* _PROBLEM DETAILS_
Pull out each line in the records that contains the string "objects" and copy those lines. Upper and lower case must match.
----- DATA -----
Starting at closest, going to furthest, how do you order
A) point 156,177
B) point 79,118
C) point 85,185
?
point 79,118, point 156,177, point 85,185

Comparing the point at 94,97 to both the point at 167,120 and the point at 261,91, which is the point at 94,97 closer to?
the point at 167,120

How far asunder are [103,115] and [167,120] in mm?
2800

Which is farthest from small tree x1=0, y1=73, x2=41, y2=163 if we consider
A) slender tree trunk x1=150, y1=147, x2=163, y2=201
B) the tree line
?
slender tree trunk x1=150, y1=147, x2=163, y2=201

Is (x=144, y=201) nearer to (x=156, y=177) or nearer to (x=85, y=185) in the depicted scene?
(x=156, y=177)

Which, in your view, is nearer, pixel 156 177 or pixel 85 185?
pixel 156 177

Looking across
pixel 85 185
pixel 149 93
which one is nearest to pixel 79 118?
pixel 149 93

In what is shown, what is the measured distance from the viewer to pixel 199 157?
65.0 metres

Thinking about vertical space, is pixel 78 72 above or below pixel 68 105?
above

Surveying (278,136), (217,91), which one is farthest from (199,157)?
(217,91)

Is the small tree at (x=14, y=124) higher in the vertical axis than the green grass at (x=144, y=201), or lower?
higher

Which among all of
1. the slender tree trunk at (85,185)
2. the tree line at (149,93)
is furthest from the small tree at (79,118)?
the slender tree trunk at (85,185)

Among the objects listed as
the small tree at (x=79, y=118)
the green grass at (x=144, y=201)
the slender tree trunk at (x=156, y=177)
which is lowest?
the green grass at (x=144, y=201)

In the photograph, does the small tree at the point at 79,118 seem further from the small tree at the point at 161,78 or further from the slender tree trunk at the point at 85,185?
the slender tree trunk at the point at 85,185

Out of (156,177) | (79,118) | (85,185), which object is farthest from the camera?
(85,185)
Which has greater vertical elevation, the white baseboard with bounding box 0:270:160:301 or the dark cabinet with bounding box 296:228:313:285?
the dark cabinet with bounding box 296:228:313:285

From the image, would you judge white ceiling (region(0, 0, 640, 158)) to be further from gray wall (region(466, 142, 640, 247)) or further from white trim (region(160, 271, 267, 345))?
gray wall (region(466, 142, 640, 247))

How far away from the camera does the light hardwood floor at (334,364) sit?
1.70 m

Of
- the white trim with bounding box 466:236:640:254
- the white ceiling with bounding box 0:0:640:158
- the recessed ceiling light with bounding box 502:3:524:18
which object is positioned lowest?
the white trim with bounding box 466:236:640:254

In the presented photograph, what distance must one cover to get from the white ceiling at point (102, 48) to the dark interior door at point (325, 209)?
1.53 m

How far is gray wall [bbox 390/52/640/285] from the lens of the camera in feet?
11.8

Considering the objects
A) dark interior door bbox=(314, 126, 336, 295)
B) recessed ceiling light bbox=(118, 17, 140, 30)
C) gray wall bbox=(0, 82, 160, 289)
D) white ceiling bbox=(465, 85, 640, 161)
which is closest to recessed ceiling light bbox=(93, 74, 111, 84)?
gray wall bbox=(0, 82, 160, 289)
-----
----- DATA -----
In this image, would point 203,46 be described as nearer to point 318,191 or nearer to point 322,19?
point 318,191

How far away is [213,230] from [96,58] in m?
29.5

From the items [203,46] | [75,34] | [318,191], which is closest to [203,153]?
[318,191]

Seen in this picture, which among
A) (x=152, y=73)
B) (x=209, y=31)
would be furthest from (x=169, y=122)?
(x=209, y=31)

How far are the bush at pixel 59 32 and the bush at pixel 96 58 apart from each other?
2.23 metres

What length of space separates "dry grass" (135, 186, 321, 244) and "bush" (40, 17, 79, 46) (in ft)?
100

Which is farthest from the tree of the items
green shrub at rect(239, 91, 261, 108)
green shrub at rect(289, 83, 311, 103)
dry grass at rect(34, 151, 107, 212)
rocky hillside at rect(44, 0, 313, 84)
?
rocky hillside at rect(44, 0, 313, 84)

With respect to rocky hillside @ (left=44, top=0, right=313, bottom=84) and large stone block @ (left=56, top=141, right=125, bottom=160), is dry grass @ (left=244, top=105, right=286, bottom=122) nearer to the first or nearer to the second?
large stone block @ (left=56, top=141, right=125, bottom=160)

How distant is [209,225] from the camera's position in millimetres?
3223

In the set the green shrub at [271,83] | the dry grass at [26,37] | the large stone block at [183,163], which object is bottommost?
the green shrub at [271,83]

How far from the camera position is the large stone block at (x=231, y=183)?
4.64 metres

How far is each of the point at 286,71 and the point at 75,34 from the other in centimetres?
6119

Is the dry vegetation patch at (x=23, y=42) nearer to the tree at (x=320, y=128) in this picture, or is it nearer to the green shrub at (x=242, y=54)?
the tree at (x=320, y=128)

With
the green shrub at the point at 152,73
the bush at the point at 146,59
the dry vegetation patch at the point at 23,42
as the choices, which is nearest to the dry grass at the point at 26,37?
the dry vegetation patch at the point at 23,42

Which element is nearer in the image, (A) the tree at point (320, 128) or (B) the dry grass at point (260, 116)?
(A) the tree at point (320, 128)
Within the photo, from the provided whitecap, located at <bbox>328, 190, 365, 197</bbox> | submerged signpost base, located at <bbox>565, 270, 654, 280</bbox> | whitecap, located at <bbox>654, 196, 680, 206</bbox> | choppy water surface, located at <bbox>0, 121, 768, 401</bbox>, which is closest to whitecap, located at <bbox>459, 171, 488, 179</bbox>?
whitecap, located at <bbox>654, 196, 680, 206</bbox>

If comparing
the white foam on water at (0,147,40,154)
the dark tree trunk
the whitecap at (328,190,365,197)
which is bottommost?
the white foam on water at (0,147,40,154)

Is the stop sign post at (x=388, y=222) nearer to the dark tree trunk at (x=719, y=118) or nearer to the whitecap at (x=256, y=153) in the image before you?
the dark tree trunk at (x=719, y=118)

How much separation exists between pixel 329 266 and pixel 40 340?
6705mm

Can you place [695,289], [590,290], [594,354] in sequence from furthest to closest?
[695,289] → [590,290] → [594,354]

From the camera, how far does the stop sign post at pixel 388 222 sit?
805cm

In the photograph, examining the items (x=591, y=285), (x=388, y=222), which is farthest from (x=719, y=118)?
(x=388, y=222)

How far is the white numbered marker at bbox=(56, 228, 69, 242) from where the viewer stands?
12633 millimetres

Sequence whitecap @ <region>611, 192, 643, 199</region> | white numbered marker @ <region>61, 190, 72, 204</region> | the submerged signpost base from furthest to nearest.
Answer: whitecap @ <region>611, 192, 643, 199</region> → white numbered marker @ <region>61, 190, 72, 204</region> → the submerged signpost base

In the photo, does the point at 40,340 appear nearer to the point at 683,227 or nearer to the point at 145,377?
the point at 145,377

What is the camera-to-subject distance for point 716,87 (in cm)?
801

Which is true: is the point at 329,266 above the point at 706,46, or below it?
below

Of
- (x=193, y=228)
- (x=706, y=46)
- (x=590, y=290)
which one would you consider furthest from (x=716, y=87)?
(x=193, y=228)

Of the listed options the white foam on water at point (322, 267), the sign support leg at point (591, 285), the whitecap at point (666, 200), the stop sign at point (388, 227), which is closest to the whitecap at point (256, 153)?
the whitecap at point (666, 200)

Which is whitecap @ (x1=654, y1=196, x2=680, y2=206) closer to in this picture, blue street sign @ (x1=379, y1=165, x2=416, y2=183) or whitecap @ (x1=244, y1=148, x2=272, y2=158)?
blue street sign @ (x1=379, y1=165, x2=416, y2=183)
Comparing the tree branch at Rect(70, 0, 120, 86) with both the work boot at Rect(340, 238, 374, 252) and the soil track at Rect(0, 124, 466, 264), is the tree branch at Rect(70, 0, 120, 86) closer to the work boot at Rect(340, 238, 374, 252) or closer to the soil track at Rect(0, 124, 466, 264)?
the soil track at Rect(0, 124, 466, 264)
-----
----- DATA -----
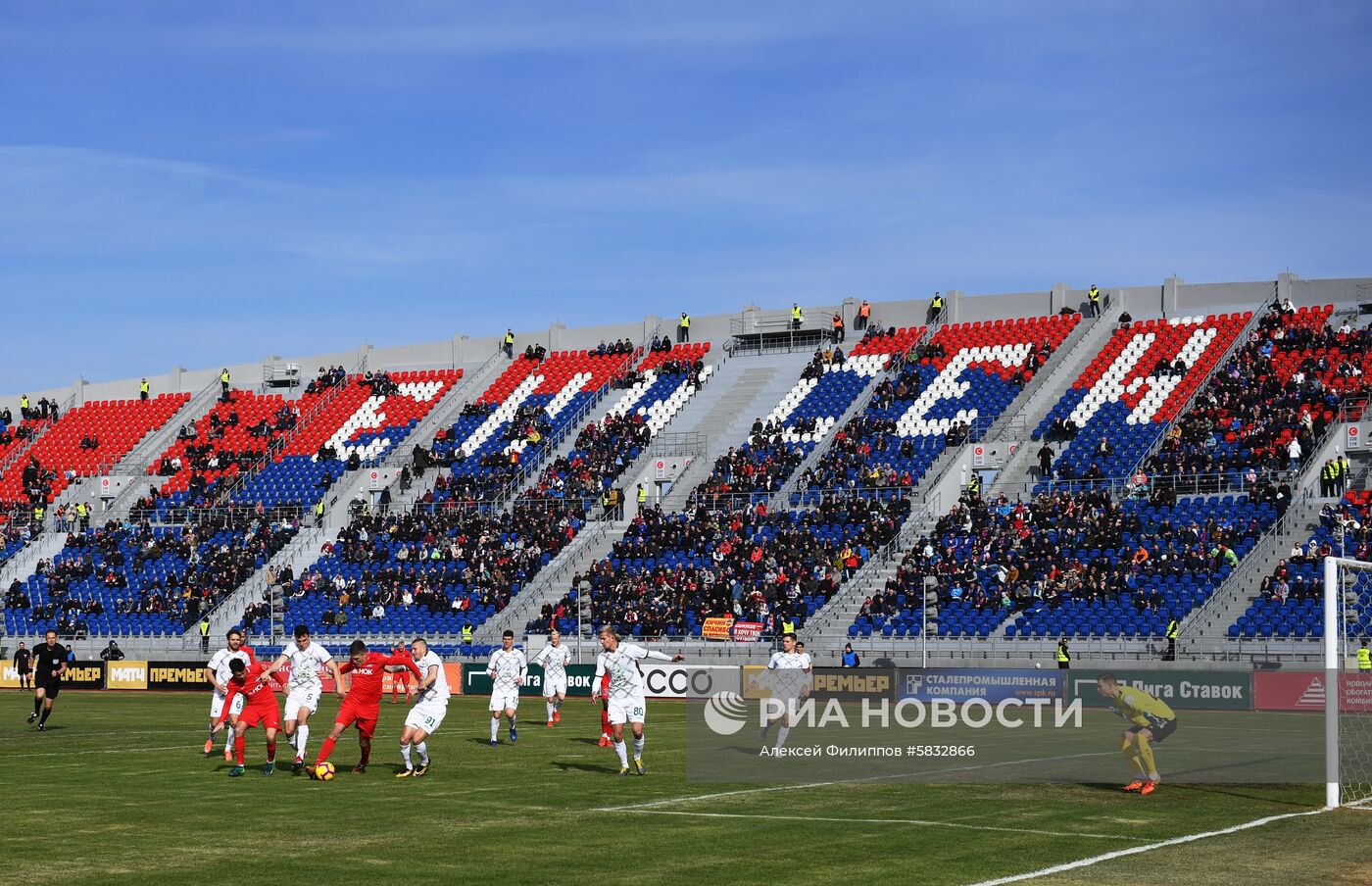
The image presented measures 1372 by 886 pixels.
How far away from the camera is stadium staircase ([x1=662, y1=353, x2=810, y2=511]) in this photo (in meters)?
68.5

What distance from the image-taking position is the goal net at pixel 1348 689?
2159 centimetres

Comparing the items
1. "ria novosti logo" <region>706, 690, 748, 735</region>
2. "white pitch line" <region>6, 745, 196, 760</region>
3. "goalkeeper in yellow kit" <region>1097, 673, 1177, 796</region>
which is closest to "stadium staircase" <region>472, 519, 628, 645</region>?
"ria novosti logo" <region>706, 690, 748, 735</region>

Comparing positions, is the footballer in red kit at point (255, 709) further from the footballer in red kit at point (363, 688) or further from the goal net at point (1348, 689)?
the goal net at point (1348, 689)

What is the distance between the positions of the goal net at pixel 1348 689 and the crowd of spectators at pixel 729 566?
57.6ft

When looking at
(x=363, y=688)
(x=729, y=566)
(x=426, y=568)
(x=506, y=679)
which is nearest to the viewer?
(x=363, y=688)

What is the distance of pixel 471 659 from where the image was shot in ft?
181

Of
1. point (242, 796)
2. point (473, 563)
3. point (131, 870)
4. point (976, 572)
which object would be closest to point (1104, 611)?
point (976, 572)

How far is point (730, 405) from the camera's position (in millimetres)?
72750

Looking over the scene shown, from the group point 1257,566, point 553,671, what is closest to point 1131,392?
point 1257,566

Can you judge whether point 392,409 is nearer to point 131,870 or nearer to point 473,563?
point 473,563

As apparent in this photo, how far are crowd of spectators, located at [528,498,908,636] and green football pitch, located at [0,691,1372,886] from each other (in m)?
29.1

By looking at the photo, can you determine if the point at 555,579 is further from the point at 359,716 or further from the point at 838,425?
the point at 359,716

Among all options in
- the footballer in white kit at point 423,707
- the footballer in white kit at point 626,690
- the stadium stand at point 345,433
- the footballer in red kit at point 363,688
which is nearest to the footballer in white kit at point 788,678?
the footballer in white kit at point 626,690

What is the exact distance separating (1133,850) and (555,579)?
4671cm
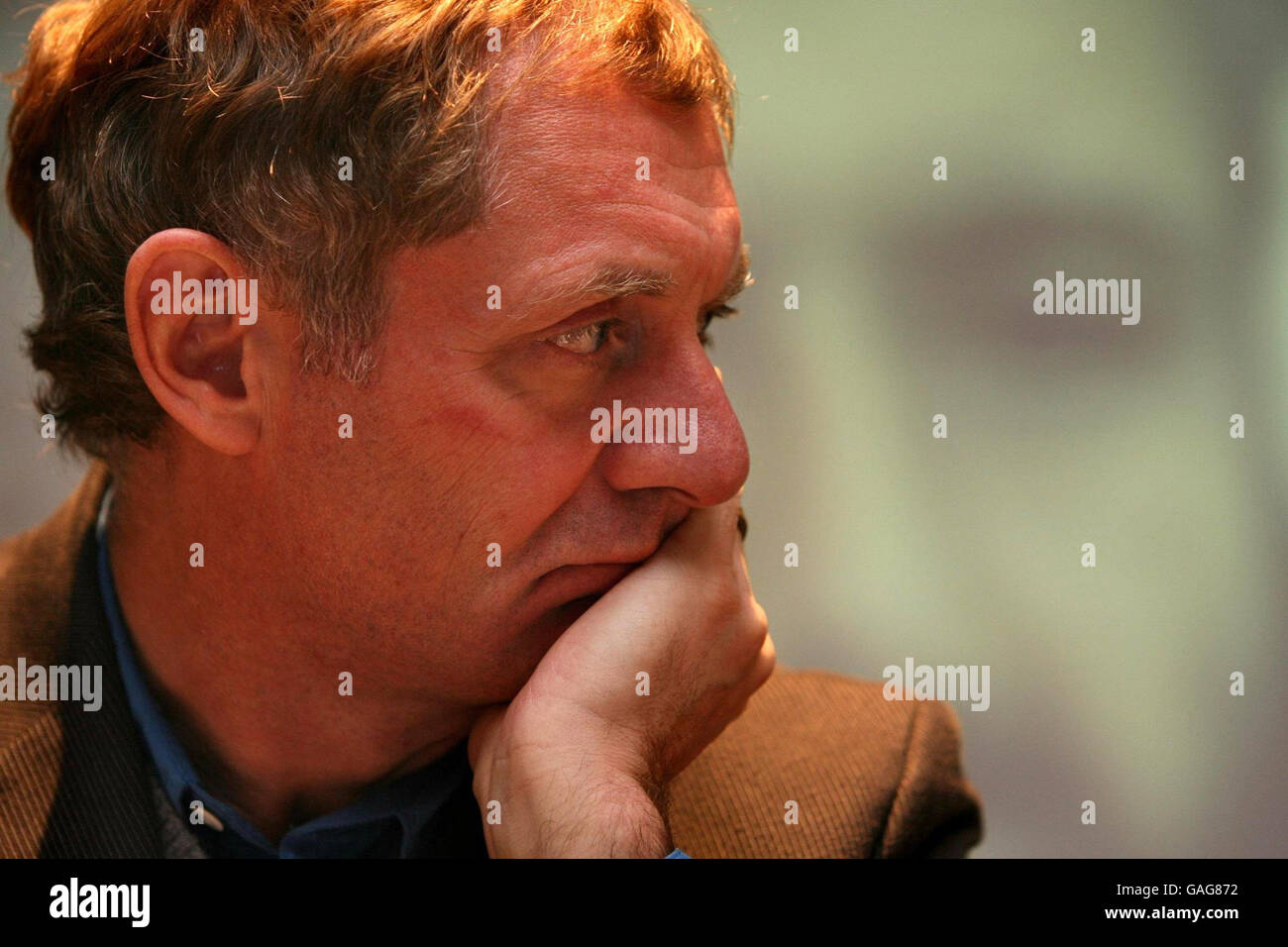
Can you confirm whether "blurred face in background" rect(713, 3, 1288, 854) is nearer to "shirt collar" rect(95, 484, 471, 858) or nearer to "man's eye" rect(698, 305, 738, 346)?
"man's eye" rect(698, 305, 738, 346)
-----
* _PROBLEM SOLUTION_
Among the objects listed as
Considering the objects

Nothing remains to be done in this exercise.